Reforma tributária: quais impactos no agronegócio?
Redução de imposto pode baratear insumos no agro

As mudanças aprovadas no texto da reforma tributária e a regulamentação proposta pela Lei Complementar 214/25 podem impulsionar o agronegócio brasileiro, responsável por cerca de 24% do Produto Interno Bruto nacional, segundo avaliação da Confederação da Agricultura e Pecuária do Brasil (CNA) e do Centro de Estudos Avançados em Economia Aplicada (Cepea). A análise é do advogado Ranieri Genari, especialista em Direito Tributário pelo Instituto Brasileiro de Estudos Tributários (IBET), membro da Comissão de Direito Tributário da OAB de Ribeirão Preto e consultor tributário da Evoinc.
Para Genari, um dos principais avanços da proposta está na redução de 60% das alíquotas do Imposto sobre Bens e Serviços (IBS) e da Contribuição sobre Bens e Serviços (CBS) incidentes sobre insumos agropecuários, como fertilizantes, sementes e produtos fitossanitários. “Essa desoneração deve reduzir significativamente os custos de produção rural”, afirma.
Outro ponto destacado é o estímulo às exportações. O texto aprovado prevê a extensão da suspensão tributária às agroindústrias que exportarem produtos in natura em até 180 dias após a emissão da nota fiscal. “É uma forma de incentivar a cadeia exportadora e garantir maior competitividade no mercado internacional”, explica o advogado.
Genari também ressalta a manutenção da alíquota zero para alimentos essenciais da cesta básica e a previsão de que produtores com receita anual de até R$3,6 milhões não sejam contribuintes do IBS e da CBS. Ele avalia que essas medidas podem beneficiar consumidores e pequenos produtores. No entanto, faz um alerta sobre os desafios para quem ultrapassar esse limite. “Após o limite de receita mencionado, essa nova disposição tende a aumentar o custo de compliance da atividade rural, uma vez que esse produtor, que hoje não cumpre diversas obrigações, estará obrigado a cumpri-las — o que será um enorme desafio para aqueles com menor estrutura contábil.”

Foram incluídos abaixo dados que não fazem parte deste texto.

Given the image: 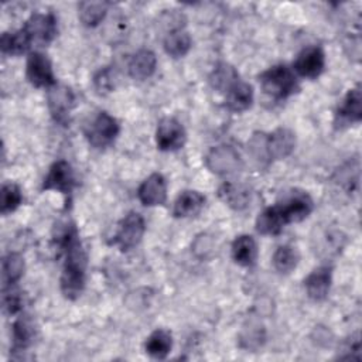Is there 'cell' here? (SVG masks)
<instances>
[{
	"mask_svg": "<svg viewBox=\"0 0 362 362\" xmlns=\"http://www.w3.org/2000/svg\"><path fill=\"white\" fill-rule=\"evenodd\" d=\"M57 243L65 252L59 287L61 293L68 300H75L81 296L86 280V255L79 240L75 225L66 223L57 233Z\"/></svg>",
	"mask_w": 362,
	"mask_h": 362,
	"instance_id": "obj_1",
	"label": "cell"
},
{
	"mask_svg": "<svg viewBox=\"0 0 362 362\" xmlns=\"http://www.w3.org/2000/svg\"><path fill=\"white\" fill-rule=\"evenodd\" d=\"M262 92L272 100L279 102L298 92L297 75L284 64L273 65L259 75Z\"/></svg>",
	"mask_w": 362,
	"mask_h": 362,
	"instance_id": "obj_2",
	"label": "cell"
},
{
	"mask_svg": "<svg viewBox=\"0 0 362 362\" xmlns=\"http://www.w3.org/2000/svg\"><path fill=\"white\" fill-rule=\"evenodd\" d=\"M120 132V126L117 120L102 110L98 112L83 127L85 137L90 146L95 148H105L110 146Z\"/></svg>",
	"mask_w": 362,
	"mask_h": 362,
	"instance_id": "obj_3",
	"label": "cell"
},
{
	"mask_svg": "<svg viewBox=\"0 0 362 362\" xmlns=\"http://www.w3.org/2000/svg\"><path fill=\"white\" fill-rule=\"evenodd\" d=\"M276 206L279 208L284 223L288 225L304 221L313 212L314 202L305 191L293 189L283 198V201L277 202Z\"/></svg>",
	"mask_w": 362,
	"mask_h": 362,
	"instance_id": "obj_4",
	"label": "cell"
},
{
	"mask_svg": "<svg viewBox=\"0 0 362 362\" xmlns=\"http://www.w3.org/2000/svg\"><path fill=\"white\" fill-rule=\"evenodd\" d=\"M206 168L216 175H229L242 168L239 153L228 144L212 147L205 156Z\"/></svg>",
	"mask_w": 362,
	"mask_h": 362,
	"instance_id": "obj_5",
	"label": "cell"
},
{
	"mask_svg": "<svg viewBox=\"0 0 362 362\" xmlns=\"http://www.w3.org/2000/svg\"><path fill=\"white\" fill-rule=\"evenodd\" d=\"M25 76L35 88L49 89L57 85L52 64L49 58L40 51H33L28 54L25 62Z\"/></svg>",
	"mask_w": 362,
	"mask_h": 362,
	"instance_id": "obj_6",
	"label": "cell"
},
{
	"mask_svg": "<svg viewBox=\"0 0 362 362\" xmlns=\"http://www.w3.org/2000/svg\"><path fill=\"white\" fill-rule=\"evenodd\" d=\"M144 232L146 223L143 216L139 212L132 211L120 221L113 243L117 245L123 252L130 250L141 242Z\"/></svg>",
	"mask_w": 362,
	"mask_h": 362,
	"instance_id": "obj_7",
	"label": "cell"
},
{
	"mask_svg": "<svg viewBox=\"0 0 362 362\" xmlns=\"http://www.w3.org/2000/svg\"><path fill=\"white\" fill-rule=\"evenodd\" d=\"M264 157L267 163L287 158L296 148V134L287 127H279L264 134Z\"/></svg>",
	"mask_w": 362,
	"mask_h": 362,
	"instance_id": "obj_8",
	"label": "cell"
},
{
	"mask_svg": "<svg viewBox=\"0 0 362 362\" xmlns=\"http://www.w3.org/2000/svg\"><path fill=\"white\" fill-rule=\"evenodd\" d=\"M187 140L184 126L175 117H164L156 129V144L161 151H175L182 148Z\"/></svg>",
	"mask_w": 362,
	"mask_h": 362,
	"instance_id": "obj_9",
	"label": "cell"
},
{
	"mask_svg": "<svg viewBox=\"0 0 362 362\" xmlns=\"http://www.w3.org/2000/svg\"><path fill=\"white\" fill-rule=\"evenodd\" d=\"M325 69V52L318 45H311L300 51L293 64L294 74L303 78L315 79Z\"/></svg>",
	"mask_w": 362,
	"mask_h": 362,
	"instance_id": "obj_10",
	"label": "cell"
},
{
	"mask_svg": "<svg viewBox=\"0 0 362 362\" xmlns=\"http://www.w3.org/2000/svg\"><path fill=\"white\" fill-rule=\"evenodd\" d=\"M75 187V175L71 164L65 160L55 161L41 185L42 191H57L64 195H69Z\"/></svg>",
	"mask_w": 362,
	"mask_h": 362,
	"instance_id": "obj_11",
	"label": "cell"
},
{
	"mask_svg": "<svg viewBox=\"0 0 362 362\" xmlns=\"http://www.w3.org/2000/svg\"><path fill=\"white\" fill-rule=\"evenodd\" d=\"M75 96L71 88L65 85H54L48 89V107L51 116L59 124H66L69 122V113L74 107Z\"/></svg>",
	"mask_w": 362,
	"mask_h": 362,
	"instance_id": "obj_12",
	"label": "cell"
},
{
	"mask_svg": "<svg viewBox=\"0 0 362 362\" xmlns=\"http://www.w3.org/2000/svg\"><path fill=\"white\" fill-rule=\"evenodd\" d=\"M30 34L33 41H40L44 44L51 42L57 33V17L52 13H35L23 25Z\"/></svg>",
	"mask_w": 362,
	"mask_h": 362,
	"instance_id": "obj_13",
	"label": "cell"
},
{
	"mask_svg": "<svg viewBox=\"0 0 362 362\" xmlns=\"http://www.w3.org/2000/svg\"><path fill=\"white\" fill-rule=\"evenodd\" d=\"M137 197L144 206L163 205L167 199V181L163 174H150L139 187Z\"/></svg>",
	"mask_w": 362,
	"mask_h": 362,
	"instance_id": "obj_14",
	"label": "cell"
},
{
	"mask_svg": "<svg viewBox=\"0 0 362 362\" xmlns=\"http://www.w3.org/2000/svg\"><path fill=\"white\" fill-rule=\"evenodd\" d=\"M362 119V95H361V86L356 85L355 88L349 89L341 105L337 109L335 113V123L337 124H351V123H359Z\"/></svg>",
	"mask_w": 362,
	"mask_h": 362,
	"instance_id": "obj_15",
	"label": "cell"
},
{
	"mask_svg": "<svg viewBox=\"0 0 362 362\" xmlns=\"http://www.w3.org/2000/svg\"><path fill=\"white\" fill-rule=\"evenodd\" d=\"M332 281V269L329 266L315 267L305 279L304 288L307 296L314 301H322L327 298Z\"/></svg>",
	"mask_w": 362,
	"mask_h": 362,
	"instance_id": "obj_16",
	"label": "cell"
},
{
	"mask_svg": "<svg viewBox=\"0 0 362 362\" xmlns=\"http://www.w3.org/2000/svg\"><path fill=\"white\" fill-rule=\"evenodd\" d=\"M218 197L225 205L235 211L247 208L252 201V192L249 187L233 181H225L218 189Z\"/></svg>",
	"mask_w": 362,
	"mask_h": 362,
	"instance_id": "obj_17",
	"label": "cell"
},
{
	"mask_svg": "<svg viewBox=\"0 0 362 362\" xmlns=\"http://www.w3.org/2000/svg\"><path fill=\"white\" fill-rule=\"evenodd\" d=\"M35 325L30 315L21 314L17 317L11 327V342L13 352H24L34 341Z\"/></svg>",
	"mask_w": 362,
	"mask_h": 362,
	"instance_id": "obj_18",
	"label": "cell"
},
{
	"mask_svg": "<svg viewBox=\"0 0 362 362\" xmlns=\"http://www.w3.org/2000/svg\"><path fill=\"white\" fill-rule=\"evenodd\" d=\"M156 68L157 57L151 49L147 48H141L137 52H134L127 65L129 75L137 81H144L150 78L154 74Z\"/></svg>",
	"mask_w": 362,
	"mask_h": 362,
	"instance_id": "obj_19",
	"label": "cell"
},
{
	"mask_svg": "<svg viewBox=\"0 0 362 362\" xmlns=\"http://www.w3.org/2000/svg\"><path fill=\"white\" fill-rule=\"evenodd\" d=\"M253 103V88L247 82L238 81L228 90L225 98V106L235 113L247 110Z\"/></svg>",
	"mask_w": 362,
	"mask_h": 362,
	"instance_id": "obj_20",
	"label": "cell"
},
{
	"mask_svg": "<svg viewBox=\"0 0 362 362\" xmlns=\"http://www.w3.org/2000/svg\"><path fill=\"white\" fill-rule=\"evenodd\" d=\"M205 204V197L195 189L182 191L173 206V215L175 218H189L197 215Z\"/></svg>",
	"mask_w": 362,
	"mask_h": 362,
	"instance_id": "obj_21",
	"label": "cell"
},
{
	"mask_svg": "<svg viewBox=\"0 0 362 362\" xmlns=\"http://www.w3.org/2000/svg\"><path fill=\"white\" fill-rule=\"evenodd\" d=\"M173 349V335L164 328L154 329L144 342V351L154 359H165Z\"/></svg>",
	"mask_w": 362,
	"mask_h": 362,
	"instance_id": "obj_22",
	"label": "cell"
},
{
	"mask_svg": "<svg viewBox=\"0 0 362 362\" xmlns=\"http://www.w3.org/2000/svg\"><path fill=\"white\" fill-rule=\"evenodd\" d=\"M33 38L25 31L24 27L17 31L3 33L0 40V48L4 55H21L27 52L33 44Z\"/></svg>",
	"mask_w": 362,
	"mask_h": 362,
	"instance_id": "obj_23",
	"label": "cell"
},
{
	"mask_svg": "<svg viewBox=\"0 0 362 362\" xmlns=\"http://www.w3.org/2000/svg\"><path fill=\"white\" fill-rule=\"evenodd\" d=\"M232 259L243 267H250L257 259V245L250 235H240L232 243Z\"/></svg>",
	"mask_w": 362,
	"mask_h": 362,
	"instance_id": "obj_24",
	"label": "cell"
},
{
	"mask_svg": "<svg viewBox=\"0 0 362 362\" xmlns=\"http://www.w3.org/2000/svg\"><path fill=\"white\" fill-rule=\"evenodd\" d=\"M286 226L276 205L264 208L256 218V230L262 235H279Z\"/></svg>",
	"mask_w": 362,
	"mask_h": 362,
	"instance_id": "obj_25",
	"label": "cell"
},
{
	"mask_svg": "<svg viewBox=\"0 0 362 362\" xmlns=\"http://www.w3.org/2000/svg\"><path fill=\"white\" fill-rule=\"evenodd\" d=\"M191 45H192L191 37L182 28L168 31L164 38V42H163L165 54L173 58L185 57L188 54V51L191 49Z\"/></svg>",
	"mask_w": 362,
	"mask_h": 362,
	"instance_id": "obj_26",
	"label": "cell"
},
{
	"mask_svg": "<svg viewBox=\"0 0 362 362\" xmlns=\"http://www.w3.org/2000/svg\"><path fill=\"white\" fill-rule=\"evenodd\" d=\"M109 4L106 1H82L79 3V20L85 27L99 25L107 14Z\"/></svg>",
	"mask_w": 362,
	"mask_h": 362,
	"instance_id": "obj_27",
	"label": "cell"
},
{
	"mask_svg": "<svg viewBox=\"0 0 362 362\" xmlns=\"http://www.w3.org/2000/svg\"><path fill=\"white\" fill-rule=\"evenodd\" d=\"M25 263L20 253L10 252L3 257L1 270H3V283L6 286H14L24 274Z\"/></svg>",
	"mask_w": 362,
	"mask_h": 362,
	"instance_id": "obj_28",
	"label": "cell"
},
{
	"mask_svg": "<svg viewBox=\"0 0 362 362\" xmlns=\"http://www.w3.org/2000/svg\"><path fill=\"white\" fill-rule=\"evenodd\" d=\"M272 262L279 273L287 274L296 269L298 263V253L296 247L290 245H281L274 250Z\"/></svg>",
	"mask_w": 362,
	"mask_h": 362,
	"instance_id": "obj_29",
	"label": "cell"
},
{
	"mask_svg": "<svg viewBox=\"0 0 362 362\" xmlns=\"http://www.w3.org/2000/svg\"><path fill=\"white\" fill-rule=\"evenodd\" d=\"M23 202V194L17 184L4 182L0 192V211L3 215L14 212Z\"/></svg>",
	"mask_w": 362,
	"mask_h": 362,
	"instance_id": "obj_30",
	"label": "cell"
},
{
	"mask_svg": "<svg viewBox=\"0 0 362 362\" xmlns=\"http://www.w3.org/2000/svg\"><path fill=\"white\" fill-rule=\"evenodd\" d=\"M209 81L215 89L226 92L235 82L239 81V74L235 71L233 66L222 62L214 69Z\"/></svg>",
	"mask_w": 362,
	"mask_h": 362,
	"instance_id": "obj_31",
	"label": "cell"
},
{
	"mask_svg": "<svg viewBox=\"0 0 362 362\" xmlns=\"http://www.w3.org/2000/svg\"><path fill=\"white\" fill-rule=\"evenodd\" d=\"M264 341V328L259 324H249V327H245L240 334V342L242 346L246 349H256L259 348Z\"/></svg>",
	"mask_w": 362,
	"mask_h": 362,
	"instance_id": "obj_32",
	"label": "cell"
},
{
	"mask_svg": "<svg viewBox=\"0 0 362 362\" xmlns=\"http://www.w3.org/2000/svg\"><path fill=\"white\" fill-rule=\"evenodd\" d=\"M23 308L21 293L14 286L3 287V310L8 315H16Z\"/></svg>",
	"mask_w": 362,
	"mask_h": 362,
	"instance_id": "obj_33",
	"label": "cell"
},
{
	"mask_svg": "<svg viewBox=\"0 0 362 362\" xmlns=\"http://www.w3.org/2000/svg\"><path fill=\"white\" fill-rule=\"evenodd\" d=\"M342 352L344 354H341L339 358H346V359H359L361 358V339H359V334L351 335V338H348L344 342Z\"/></svg>",
	"mask_w": 362,
	"mask_h": 362,
	"instance_id": "obj_34",
	"label": "cell"
},
{
	"mask_svg": "<svg viewBox=\"0 0 362 362\" xmlns=\"http://www.w3.org/2000/svg\"><path fill=\"white\" fill-rule=\"evenodd\" d=\"M93 83H95V88L98 89V92L100 93H106V92H110L113 89V76H112V72L110 69H100L95 78H93Z\"/></svg>",
	"mask_w": 362,
	"mask_h": 362,
	"instance_id": "obj_35",
	"label": "cell"
}]
</instances>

No caso das cooperativas, o texto garante o direito ao crédito presumido nas aquisições feitas de associados não contribuintes, como produtores enquadrados no Simples Nacional. Genari, porém, aponta uma preocupação. “A redação atual ainda pode gerar dúvida quanto à tributação das operações entre a cooperativa e o consumidor final, o que exigirá atenção redobrada.”
Outro aspecto sensível, segundo o especialista, é a progressividade obrigatória do Imposto sobre Transmissão Causa Mortis e Doação (ITCMD), que passará a tributar doações e heranças de forma mais elevada conforme o valor. Ele observa que essa mudança pode impactar especialmente produtores rurais com grandes áreas.
Genari também chama atenção para um ponto controverso da nova legislação. “Uma questão polêmica trazida pela Lei Complementar 214/25 é a previsão de que o IBS e a CBS incidirão sobre a ‘doação com contraprestação em benefício do doador’. Isso levanta dúvidas sobre uma possível bitributação, já que o mesmo fato gerador poderia estar sujeito tanto ao ITCMD quanto aos impostos sobre o consumo”, afirma.
O advogado alerta ainda para as implicações jurídicas da regra. “A polêmica ganha contornos ainda mais alarmantes quando a própria Lei Complementar deixa claro que o valor pago a título de IBS e CBS na doação não altera a base de cálculo do ITCMD. Com isso, poderemos nos deparar novamente com infindáveis discussões jurídicas sobre a cobrança de impostos ‘por dentro’ de outros — como ocorreu por anos nas disputas envolvendo o ICMS na base de cálculo do PIS e da Cofins (Tema 69)”, explica.
Por fim, Genari observa que, embora não diretamente ligado ao setor agropecuário, o aumento da carga tributária sobre o setor de serviços também pode afetar o campo. Ele explica que atividades como colheita ou plantio mecanizado podem ficar mais caras com a elevação dos impostos, pressionando os custos de produção e, consequentemente, os preços dos alimentos.